By Michael Kline
wvgazette.com
November 30, 2011
CHARLESTON, W.Va. —I
am amazed after visiting the State Museum at the Culture Center for the
first time since its $17 million facelift. As a taxpayer, an oral
historian and a former employee at the Department of Culture and
History, I was curious about how a state exhibit on coal mining might
read, or sound, in a state as friendly to coal as ours.
I went with my friend Wess Harris, a former coal miner and scrutinizer of public information—or lack of it—related
to the story of coal mining. Harris is a devoted member of the United
Mine Workers and passionately committed to public education on
rank-and-file labor history, especially the Battle of Blair Mountain. He
facilitated publication of When Miners March by W.C. Blizzard, son of the legendary Bill Blizzard, leader of the march.
Harris agreed to give me a “Truth Tour” of the coal exhibit, which he offers to any interested individual or group.
But
before we could get to the coal hall in the museum we had to pass a
panel on slavery which was so vapid, inaccurate and poorly written that I
am embarrassed for the department, embarrassed for school children who
wander disinterestedly past these inconclusive interpretations of the
darker chapters of our state’s past. I saw no evidence of museum staff
on hand to help students focus and no “hooks” in the exhibit panels to
catch the imaginations of younger visitors.
Further down a
hallway we found the coal exhibit characterized by static text and
photos. The texts, in addition to being full of inaccuracies, are
written with drab, ethically starved, yet loaded language with a
dismissive, pro-industry tone. The overall sense seems to be that,
although there have been difficulties over the years, especially the
violence initiated by “ardently socialist” rank-and-file miners, that
things had generally worked out over the long run for the coal industry,
whatever the social and environmental costs.

Task instructions | Please update the museum review between "By Michael Kline" and "coal as ours.", inclusive, putting "resident" in place of "taxpayer". Nothing in the listing is needed for this work.

Entries shown |
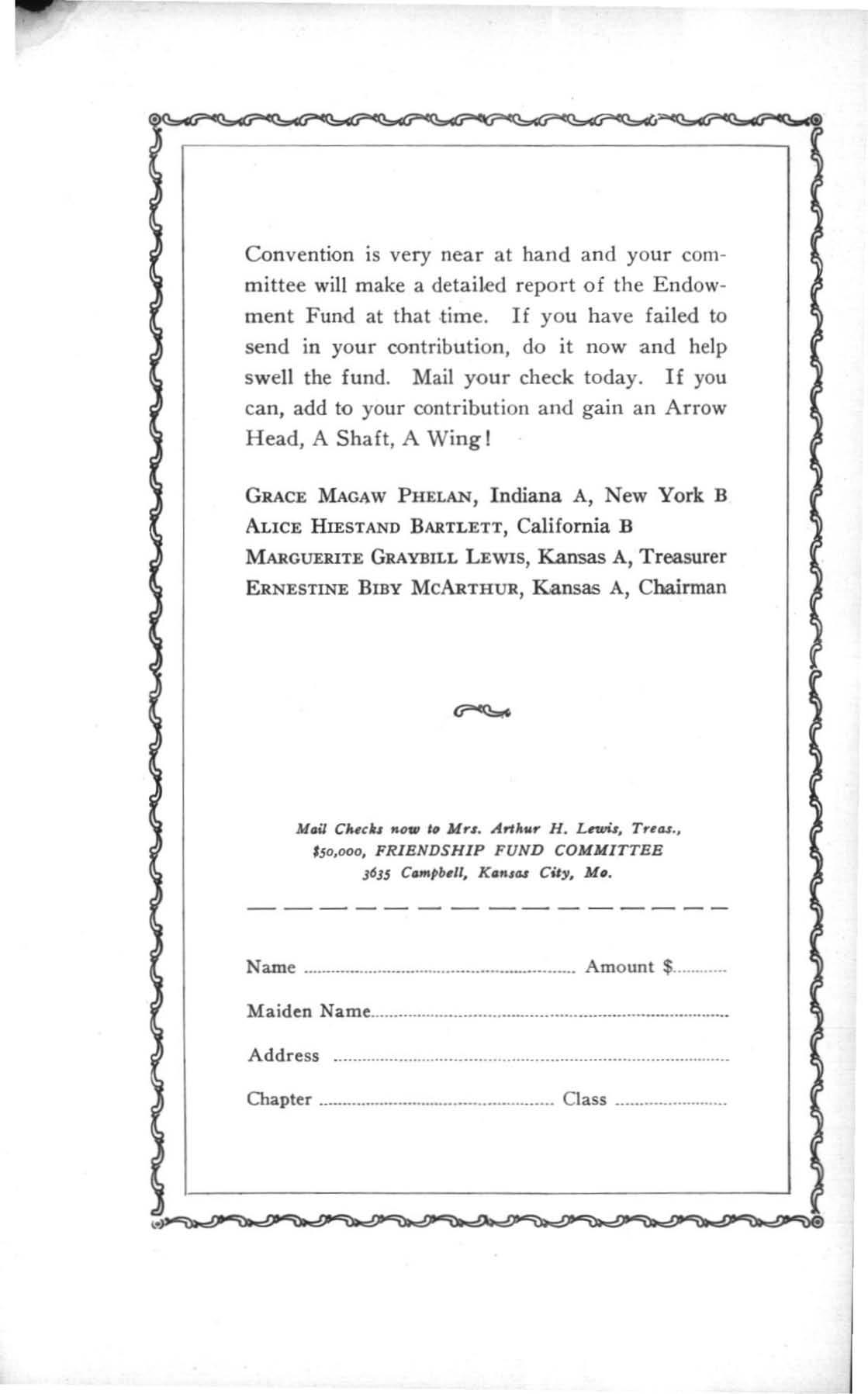 Convention is very near at hand and your committee will make a detailed report of the Endowment Fund at that time. If you have failed to send in your contribution, do it now and help swell the fund. Mail your check today. If you can, add to your contribution and gain an Arrow Head, A Shaft, A Wing!

GRACE MAGAW PHELAN, Indiana A, New York B
ALICE HIESTAND BARTLETT, California B
MARGUERITE GRAYBILL LEWIS, Kansas A, Treasurer
ERNESTINE BIBY MCARTHUR, Kansas A, Chairman

Mail Checks now to Mrs. Arthur H. Lewis, Treas.,
$50,000, FRIENDSHIP FUND COMMITTEE
3635 Campbell, Kansas City, Mo.

Name ____ Amount $____

Maiden Name____

Address ____

Chapter ____ Class ____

Task result |
By Michael Kline
wvgazette.com
November 30, 2011
CHARLESTON, W.Va. —I
am amazed after visiting the State Museum at the Culture Center for the
first time since its $17 million facelift. As a resident, an oral
historian and a former employee at the Department of Culture and
History, I was curious about how a state exhibit on coal mining might
read, or sound, in a state as friendly to coal as ours.